CONSIGNE :: Écrivez la suite de la chronique sur le régime d'auto-entrepreneur, en reprenant juste après sa dernière phrase.

EXTRAIT DU TEXTE ::
----------------
Par Patrick Rey (chroniqueur exclusif) - Consultant-formateur, Délégué Régional ITG, première société de portage salarial en France.
Un an après le lancement très médiatisé du régime d’auto-entrepreneur, il est difficile de faire un bilan tant les situations sont diverses. Pour s’en tenir à l’objet de cette chronique, je me concentrerai sur les activités de service aux entreprises. Et dans ce domaine, comme l’ont observé mes collègues et partenaires au contact des créateurs ou des demandeurs d’emploi intéressés par cette formule, les effets pervers tendent à annuler les avantages annoncés, voire à produire des résultats contraires à ceux espérés : frais non imaginés au départ ou non pris en charge, prix de vente réduits, gains nets inférieurs au portage salarial.
Les services aux particuliers et le commerce ont suscité beaucoup d’inscriptions, dans l’espoir de compléter ses revenus pour les uns, de créer une nouvelle activité pour les autres. C’est ce qui explique principalement la progression énorme de ce que certains appellent un peu vite la création d’entreprise. Si plus de 500 000 nouvelles inscriptions ont été enregistrées en 2009, l'auto-entreprise représente près de 60% du total. Mais, comme le dit le Journal du Net, dans un article du 5 janvier, le succès de ce régime “cache une réalité moins riante” (lire l’extrait de l’article*).
----------------
DONNÉES EXTRAITES ::

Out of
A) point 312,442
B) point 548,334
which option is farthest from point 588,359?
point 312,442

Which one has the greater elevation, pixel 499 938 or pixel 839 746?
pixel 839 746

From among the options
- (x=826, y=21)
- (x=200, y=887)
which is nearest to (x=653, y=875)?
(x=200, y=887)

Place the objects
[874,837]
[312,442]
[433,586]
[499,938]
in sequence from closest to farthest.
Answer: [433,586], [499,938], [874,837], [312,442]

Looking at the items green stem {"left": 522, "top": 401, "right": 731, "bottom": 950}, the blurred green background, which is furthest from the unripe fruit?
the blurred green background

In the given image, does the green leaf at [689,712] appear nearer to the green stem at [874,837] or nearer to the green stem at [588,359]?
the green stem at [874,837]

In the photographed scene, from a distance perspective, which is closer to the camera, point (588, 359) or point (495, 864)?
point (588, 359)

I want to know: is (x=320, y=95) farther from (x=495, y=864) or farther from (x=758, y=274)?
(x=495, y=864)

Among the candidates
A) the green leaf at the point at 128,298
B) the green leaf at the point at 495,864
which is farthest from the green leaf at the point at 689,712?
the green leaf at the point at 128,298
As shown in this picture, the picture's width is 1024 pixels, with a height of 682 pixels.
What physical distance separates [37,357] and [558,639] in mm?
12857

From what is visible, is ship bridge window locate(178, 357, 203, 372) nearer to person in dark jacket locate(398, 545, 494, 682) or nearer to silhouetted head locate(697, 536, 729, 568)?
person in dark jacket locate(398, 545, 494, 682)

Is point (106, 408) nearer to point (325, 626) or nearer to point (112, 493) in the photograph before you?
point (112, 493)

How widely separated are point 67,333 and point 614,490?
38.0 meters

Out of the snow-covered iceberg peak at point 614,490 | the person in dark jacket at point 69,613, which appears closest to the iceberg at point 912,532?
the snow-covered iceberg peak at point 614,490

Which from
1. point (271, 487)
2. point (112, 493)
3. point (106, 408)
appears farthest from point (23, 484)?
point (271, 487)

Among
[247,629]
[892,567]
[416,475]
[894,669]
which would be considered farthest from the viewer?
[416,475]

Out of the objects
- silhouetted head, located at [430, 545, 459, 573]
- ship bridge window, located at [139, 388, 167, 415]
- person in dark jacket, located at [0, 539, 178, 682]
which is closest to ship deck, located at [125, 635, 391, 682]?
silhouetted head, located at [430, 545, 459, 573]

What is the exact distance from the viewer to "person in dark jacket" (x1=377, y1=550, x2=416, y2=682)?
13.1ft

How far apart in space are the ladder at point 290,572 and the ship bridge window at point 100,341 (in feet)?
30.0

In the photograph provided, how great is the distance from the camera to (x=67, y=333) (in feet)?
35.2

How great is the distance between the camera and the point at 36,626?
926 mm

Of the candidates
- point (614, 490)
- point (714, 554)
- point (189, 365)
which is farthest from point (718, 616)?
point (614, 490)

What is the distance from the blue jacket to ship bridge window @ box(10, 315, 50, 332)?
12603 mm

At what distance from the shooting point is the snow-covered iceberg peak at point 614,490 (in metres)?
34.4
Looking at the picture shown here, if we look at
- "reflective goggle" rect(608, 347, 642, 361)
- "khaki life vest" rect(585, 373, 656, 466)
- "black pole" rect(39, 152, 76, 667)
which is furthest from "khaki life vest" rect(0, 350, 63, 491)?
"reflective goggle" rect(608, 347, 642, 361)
----------------
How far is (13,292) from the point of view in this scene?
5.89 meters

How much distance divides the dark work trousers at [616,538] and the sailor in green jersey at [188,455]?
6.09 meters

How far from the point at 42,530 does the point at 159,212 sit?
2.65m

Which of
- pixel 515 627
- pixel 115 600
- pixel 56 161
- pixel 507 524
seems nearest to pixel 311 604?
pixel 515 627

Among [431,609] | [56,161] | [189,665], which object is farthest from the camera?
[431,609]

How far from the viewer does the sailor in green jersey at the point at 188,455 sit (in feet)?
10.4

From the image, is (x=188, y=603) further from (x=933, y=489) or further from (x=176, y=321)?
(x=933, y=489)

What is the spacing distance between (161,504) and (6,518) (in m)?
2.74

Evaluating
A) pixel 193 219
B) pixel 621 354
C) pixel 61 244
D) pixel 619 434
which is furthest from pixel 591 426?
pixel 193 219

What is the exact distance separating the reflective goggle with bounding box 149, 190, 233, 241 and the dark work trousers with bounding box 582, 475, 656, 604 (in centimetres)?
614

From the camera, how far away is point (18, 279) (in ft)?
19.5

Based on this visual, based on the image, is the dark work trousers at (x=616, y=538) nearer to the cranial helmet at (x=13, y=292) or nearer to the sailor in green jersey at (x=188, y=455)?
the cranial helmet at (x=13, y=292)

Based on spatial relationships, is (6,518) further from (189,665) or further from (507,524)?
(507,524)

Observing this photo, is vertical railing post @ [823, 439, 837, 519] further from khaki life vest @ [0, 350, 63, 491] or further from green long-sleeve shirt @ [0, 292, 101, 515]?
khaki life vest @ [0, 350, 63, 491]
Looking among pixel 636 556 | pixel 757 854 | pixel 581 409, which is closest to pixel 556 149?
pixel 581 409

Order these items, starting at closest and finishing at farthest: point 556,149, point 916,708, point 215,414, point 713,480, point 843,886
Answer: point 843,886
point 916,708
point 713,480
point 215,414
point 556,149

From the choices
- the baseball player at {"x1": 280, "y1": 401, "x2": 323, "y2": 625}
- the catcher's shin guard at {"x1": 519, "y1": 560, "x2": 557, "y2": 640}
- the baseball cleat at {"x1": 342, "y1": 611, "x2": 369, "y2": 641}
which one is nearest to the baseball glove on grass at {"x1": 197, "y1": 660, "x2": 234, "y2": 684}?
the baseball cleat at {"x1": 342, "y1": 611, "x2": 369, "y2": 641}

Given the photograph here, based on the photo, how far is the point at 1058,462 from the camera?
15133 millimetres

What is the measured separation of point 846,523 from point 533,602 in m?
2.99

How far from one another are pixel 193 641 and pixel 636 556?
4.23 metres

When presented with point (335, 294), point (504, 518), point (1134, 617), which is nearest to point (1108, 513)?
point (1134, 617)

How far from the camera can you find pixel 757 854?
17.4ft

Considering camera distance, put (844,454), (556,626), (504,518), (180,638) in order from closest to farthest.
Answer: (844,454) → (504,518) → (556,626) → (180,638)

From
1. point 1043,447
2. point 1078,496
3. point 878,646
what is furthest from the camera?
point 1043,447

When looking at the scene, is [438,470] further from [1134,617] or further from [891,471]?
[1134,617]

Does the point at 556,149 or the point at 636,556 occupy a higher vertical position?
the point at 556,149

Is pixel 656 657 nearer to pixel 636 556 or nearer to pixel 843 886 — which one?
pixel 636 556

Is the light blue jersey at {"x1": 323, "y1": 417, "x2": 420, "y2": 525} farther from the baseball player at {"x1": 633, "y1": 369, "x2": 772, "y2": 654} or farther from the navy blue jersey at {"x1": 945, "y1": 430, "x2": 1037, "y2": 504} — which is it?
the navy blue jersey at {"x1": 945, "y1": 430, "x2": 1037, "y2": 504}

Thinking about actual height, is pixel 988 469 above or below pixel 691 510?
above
----------------
RÉPONSE ::
Côté services aux entreprises, ce sont les prestations liées à l’informatique et à la communication (web notamment) qui dominent, ainsi que d’autres activités dites de “soutien aux entreprises”, habillage sémantique de certains emplois productifs pour des entreprises qui ne peuvent embaucher. J’ai même entendu, il y a quelques semaines, un distributeur de produits demandant dans une réunion organisée par la Maison de l’Emploi de Bordeaux s’il y avait d’autres solutions plus intéressantes que de “mettre mes nouveaux commerciaux en auto-entrepreneurs” (sic !). Cette expression malheureuse a même été prononcée devant un représentant de la Direction Départementale du Travail !! L’idée étant : comment payer moins les personnes, en leur imposant de s’inscrire comme auto-entrepreneur, voire en les inscrivant à leur place pour se protéger contre une sortie du régime, moins intéressante pour ces prédateurs, profiteurs de la misère croissante du marché de l’emploi.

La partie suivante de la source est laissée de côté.